Keeping track of software and licences has traditionally been a compliance requirement. However, many organisations struggle with this, from knowing what software they have, to what licences they are or are not using, to knowing if their software is up to date or outdated.
Businesses need to understand there is a level of risk if they do not have a handle on their software licensing and how it works, says Matthew Poulter, SAM Business Unit Manager at First Technology National.
This can lead to overspending, paying for licences they may not be using, or potentially have software in their environment that is unlicensed. Software asset management (SAM) can assist businesses to know what they have, what they are using and how best to apply their software licences.
What is SAM?
SAM isn’t necessarily a product or service, but rather a set of best practices that involves assessing, managing, and optimising a business’s software and licensing. The licensing of software is often a business’s most costly and valuable IT infrastructure component. Unlike hardware, you cannot touch or see software licensing, and as a result, a set of disciplines is required to manage it.
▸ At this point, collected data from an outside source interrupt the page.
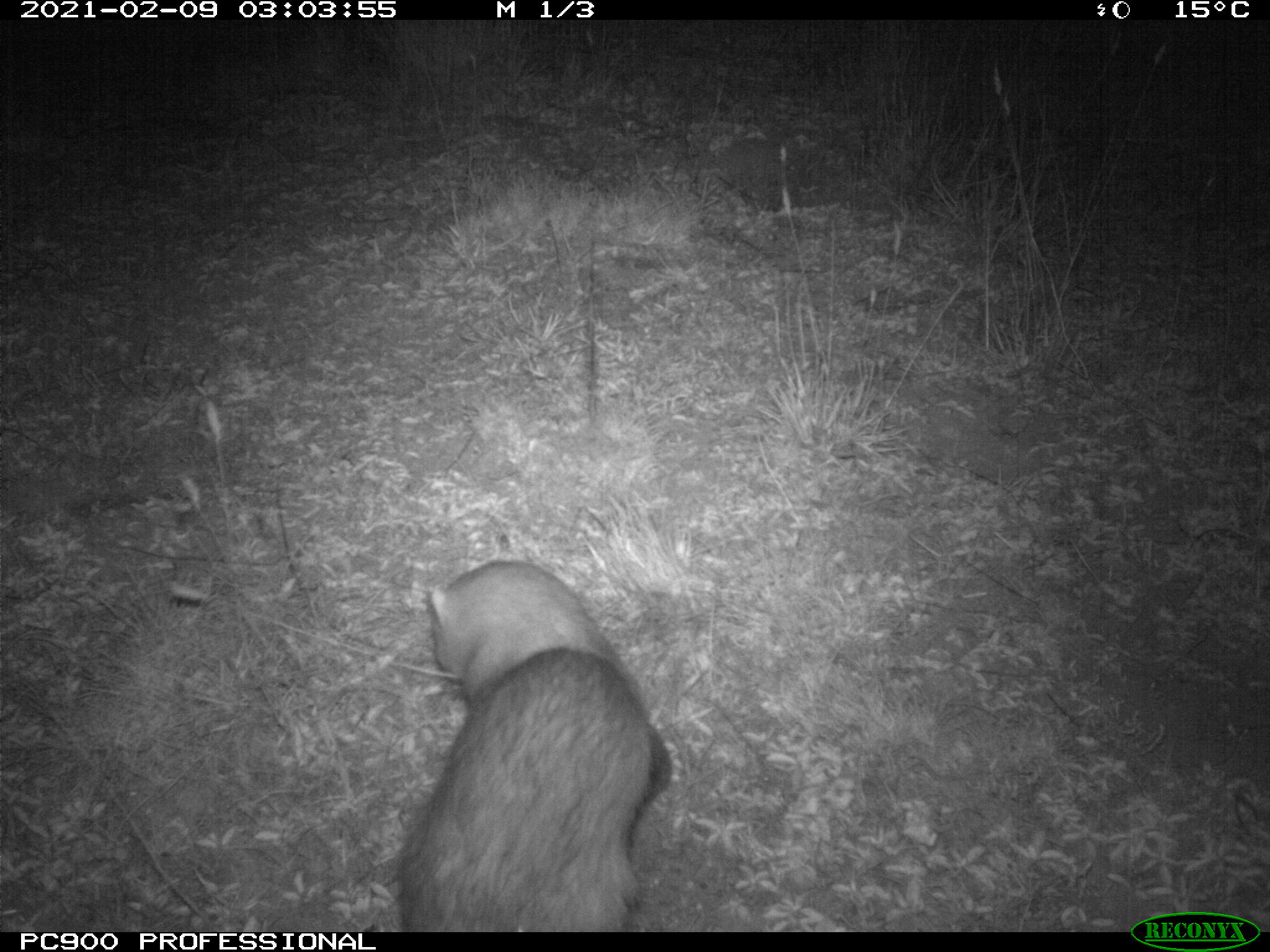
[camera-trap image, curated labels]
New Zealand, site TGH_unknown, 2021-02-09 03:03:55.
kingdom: Animalia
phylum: Chordata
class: Mammalia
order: Carnivora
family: Mustelidae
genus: Mustela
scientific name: Mustela furo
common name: ferret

SAM combines various methodologies, best practices and technology to effectively evaluate and control an organisation’s software. There is no single predefined approach; there are, however, suggested guidelines and frameworks that businesses should employ in order to ensure they know what software and licences they have and how to get the most out of them without wasting money.
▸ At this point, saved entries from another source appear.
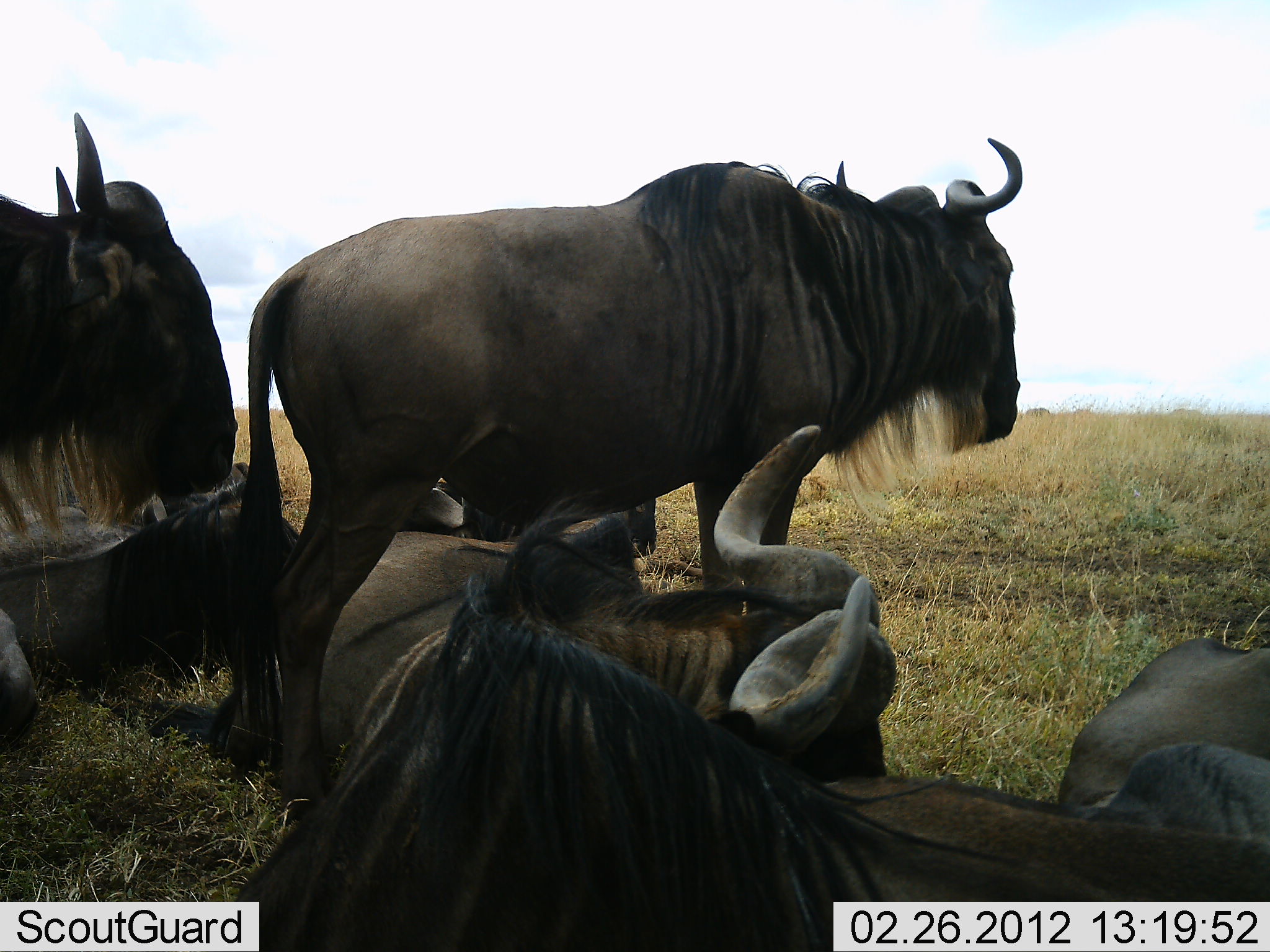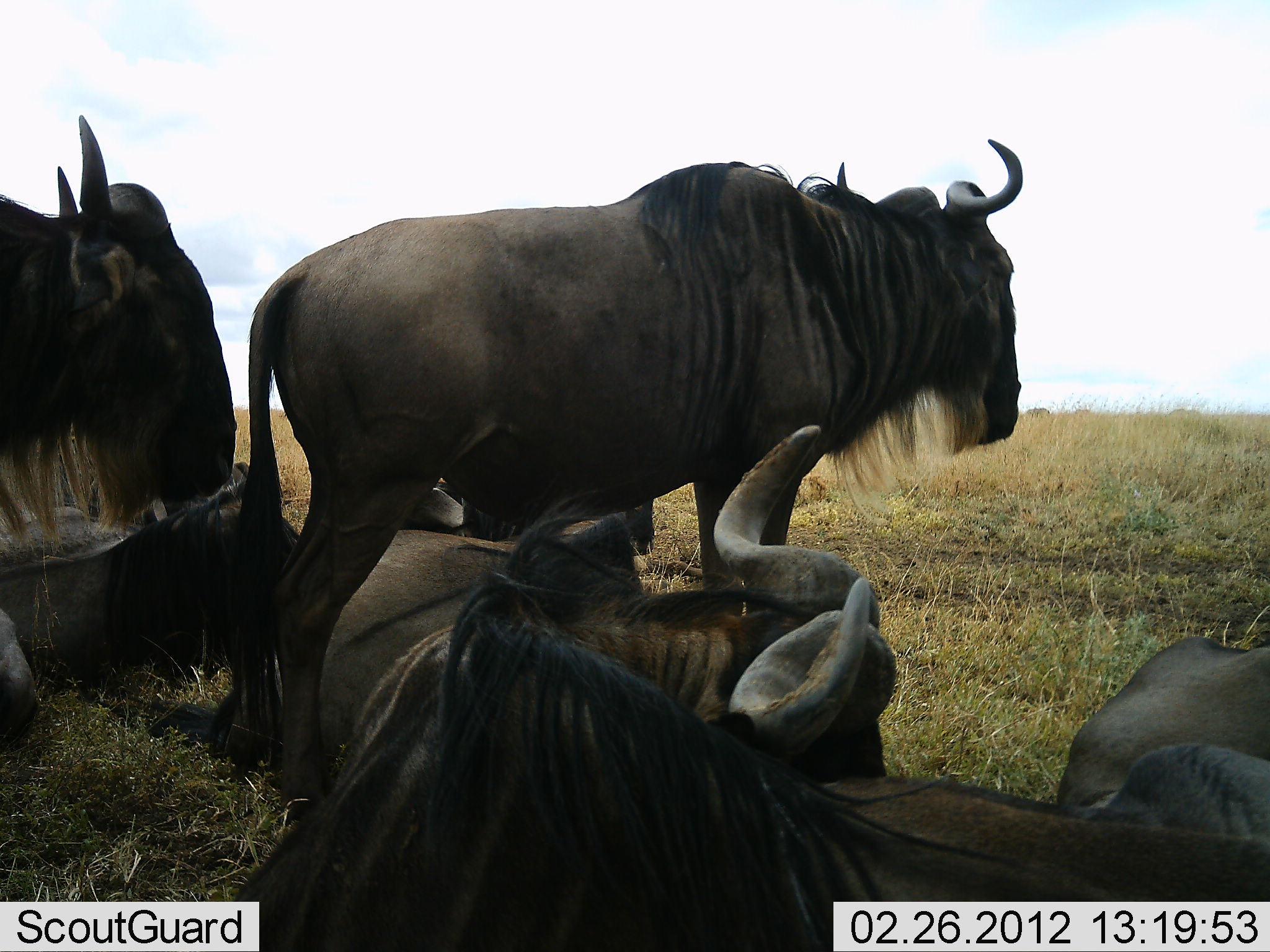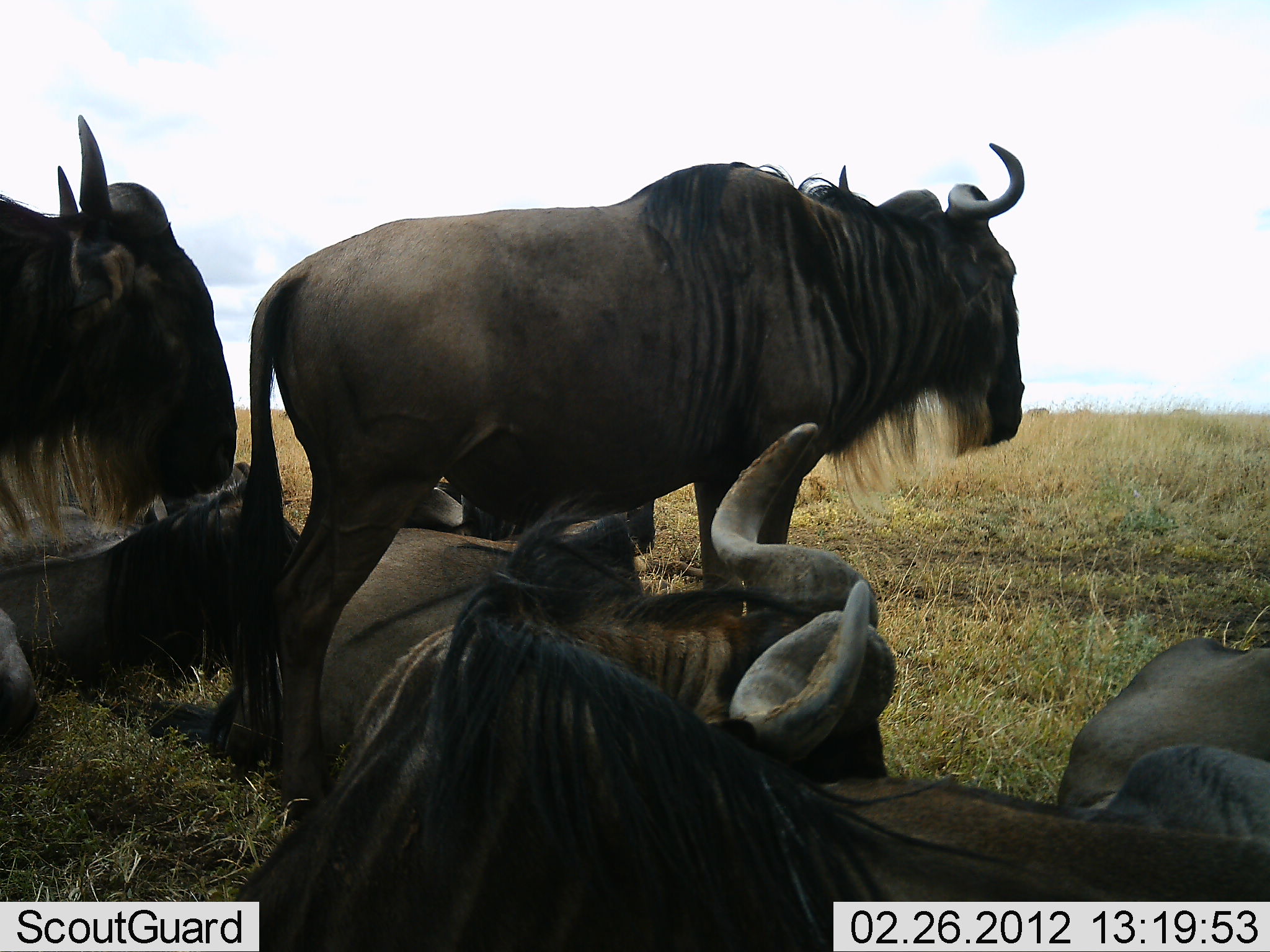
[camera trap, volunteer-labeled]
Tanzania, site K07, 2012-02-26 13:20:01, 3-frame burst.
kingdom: Animalia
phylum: Chordata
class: Mammalia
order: Artiodactyla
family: Bovidae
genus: Connochaetes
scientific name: Connochaetes taurinus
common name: blue wildebeest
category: wildebeest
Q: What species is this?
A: Wildebeest (blue wildebeest) (Connochaetes taurinus).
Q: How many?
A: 6.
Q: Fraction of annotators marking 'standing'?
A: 80%.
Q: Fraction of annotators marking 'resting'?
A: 93%.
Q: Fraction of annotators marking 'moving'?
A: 7%.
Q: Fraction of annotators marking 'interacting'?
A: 0%.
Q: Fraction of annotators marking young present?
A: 0%.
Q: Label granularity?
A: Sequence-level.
Many organisations erroneously assume that SAM is an audit engagement run on behalf of software vendors. They believe SAM is a punitive exercise whereby punishment and fines will be levied if the business is found to have unlicensed or illegal software, or under-utilised licences. The reality is that SAM should be used as a vehicle to ensure you are properly informed about your software estate, and this is an organisation’s first and most effective defence against any kind of punitive audit.
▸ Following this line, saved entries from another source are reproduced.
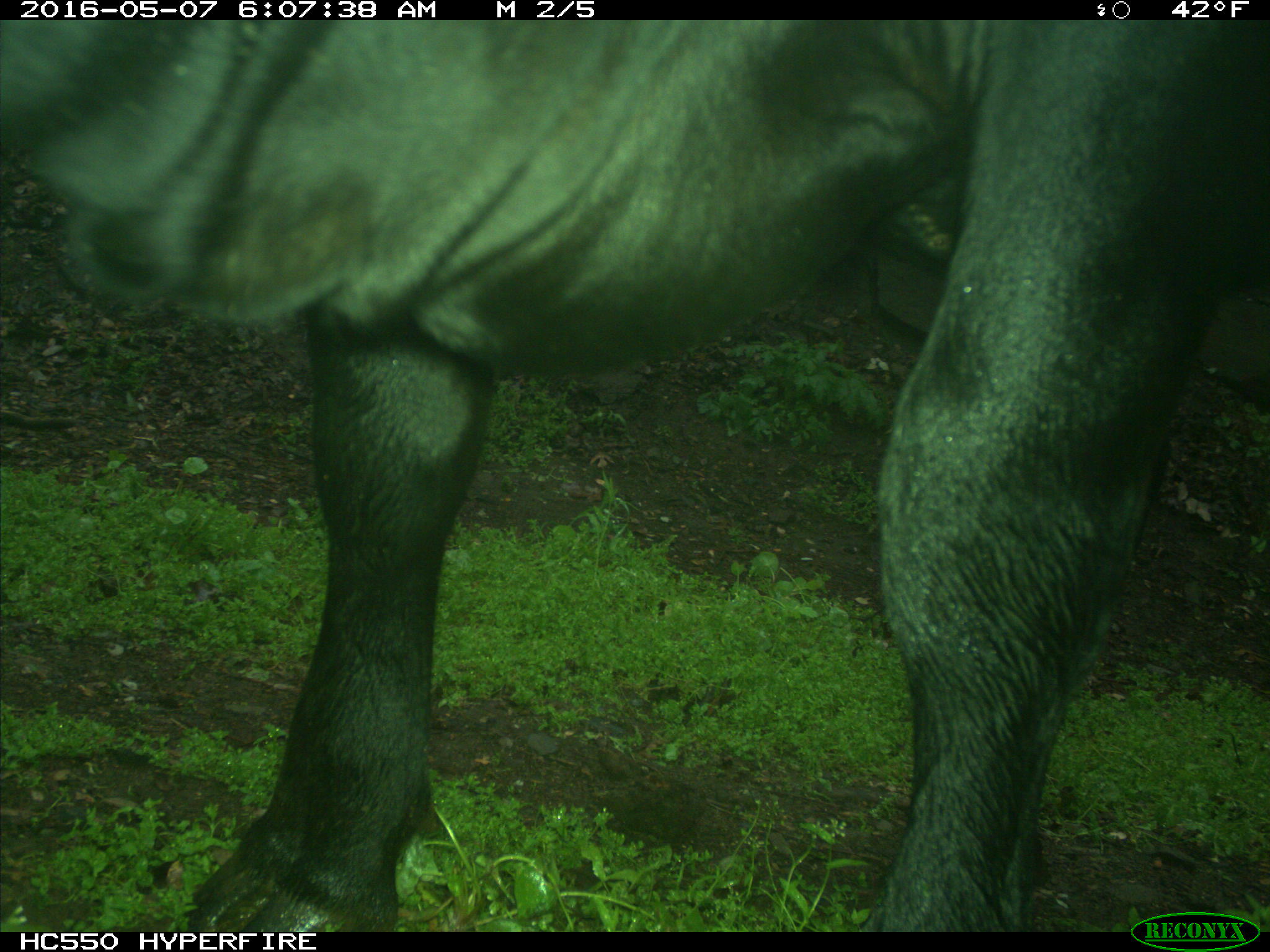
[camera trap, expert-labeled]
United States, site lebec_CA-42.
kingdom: Animalia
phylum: Chordata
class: Mammalia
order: Artiodactyla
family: Bovidae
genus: Bos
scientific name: Bos taurus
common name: domestic cow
Small to medium-sized enterprises (SMEs) are often targeted and may find themselves surprised, because they think their IT department (in-house or outsourced) has managed their software and licences. However, the IT department often architects the hardware but fails to include software and licences into the plans. Putting in a SAM practice ensures the business is correctly licensed.
SAM is an intentional exercise, practice or discipline that manages some of your business’s most valuable assets. There are many business benefits it offers.
Business benefits of SAM
Apart from the obvious benefits, licence compliance and mitigation of risk, SAM can also assist with better decision-making.
In some cases, businesses enter into an agreement with a software vendor and make an upfront commitment for licences. This seems like a great decision because of potential discounts and other benefits. The unfortunate thing is that, sometimes, businesses don’t end up getting around to deploying the software they have purchased right away. In this way, businesses can then find themselves in possession of licences they are not using.
When businesses understand their environment, it puts them in a better position to negotiate with software vendors. They are less likely to be sold unnecessary products or licences and, knowing their exact needs, they can demand better price points based on actual rather than presumed quantities. Implementing SAM can help inform you to make insightful licensing decisions.
SAM helps organisations to know what they have so they don’t overspend or waste expensive software investments.